**YOUR GOAL:** Write out the items word for word from the very start up to and including the line with "94 centimetres". Leave the pictures out.

**MATERIAL FOR THIS TASK:**
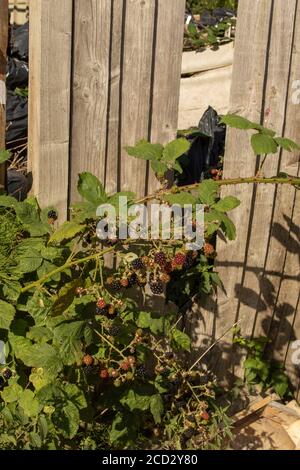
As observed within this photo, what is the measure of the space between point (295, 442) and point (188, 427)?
94 centimetres

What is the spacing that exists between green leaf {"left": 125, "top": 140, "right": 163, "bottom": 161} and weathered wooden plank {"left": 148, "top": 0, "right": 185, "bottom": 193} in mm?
229

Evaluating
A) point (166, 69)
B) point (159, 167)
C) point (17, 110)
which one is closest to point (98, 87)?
point (166, 69)

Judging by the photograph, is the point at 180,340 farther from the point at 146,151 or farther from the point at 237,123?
the point at 237,123

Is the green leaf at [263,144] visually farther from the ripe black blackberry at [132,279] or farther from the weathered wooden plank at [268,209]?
the ripe black blackberry at [132,279]

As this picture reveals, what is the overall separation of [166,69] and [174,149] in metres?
0.46

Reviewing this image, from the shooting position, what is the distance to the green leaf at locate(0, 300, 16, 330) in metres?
2.58

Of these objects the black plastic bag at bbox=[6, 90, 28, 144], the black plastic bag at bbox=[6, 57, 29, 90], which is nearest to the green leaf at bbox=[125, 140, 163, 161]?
the black plastic bag at bbox=[6, 90, 28, 144]

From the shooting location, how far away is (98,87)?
3020 millimetres

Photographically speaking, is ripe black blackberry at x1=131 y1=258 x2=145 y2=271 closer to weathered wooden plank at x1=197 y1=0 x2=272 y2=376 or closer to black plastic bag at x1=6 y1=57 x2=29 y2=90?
weathered wooden plank at x1=197 y1=0 x2=272 y2=376

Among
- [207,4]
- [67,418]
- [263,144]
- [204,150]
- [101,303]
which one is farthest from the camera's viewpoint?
[207,4]

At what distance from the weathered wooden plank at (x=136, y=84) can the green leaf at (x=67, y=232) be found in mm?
547

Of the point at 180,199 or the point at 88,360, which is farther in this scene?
the point at 180,199

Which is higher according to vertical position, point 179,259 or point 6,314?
point 179,259

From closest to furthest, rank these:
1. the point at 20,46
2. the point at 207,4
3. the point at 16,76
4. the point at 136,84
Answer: the point at 136,84, the point at 16,76, the point at 20,46, the point at 207,4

**COMPLETE ANSWER:**
As observed within this photo, what is the measure of the space between point (295, 442) and point (188, 427)?
94 centimetres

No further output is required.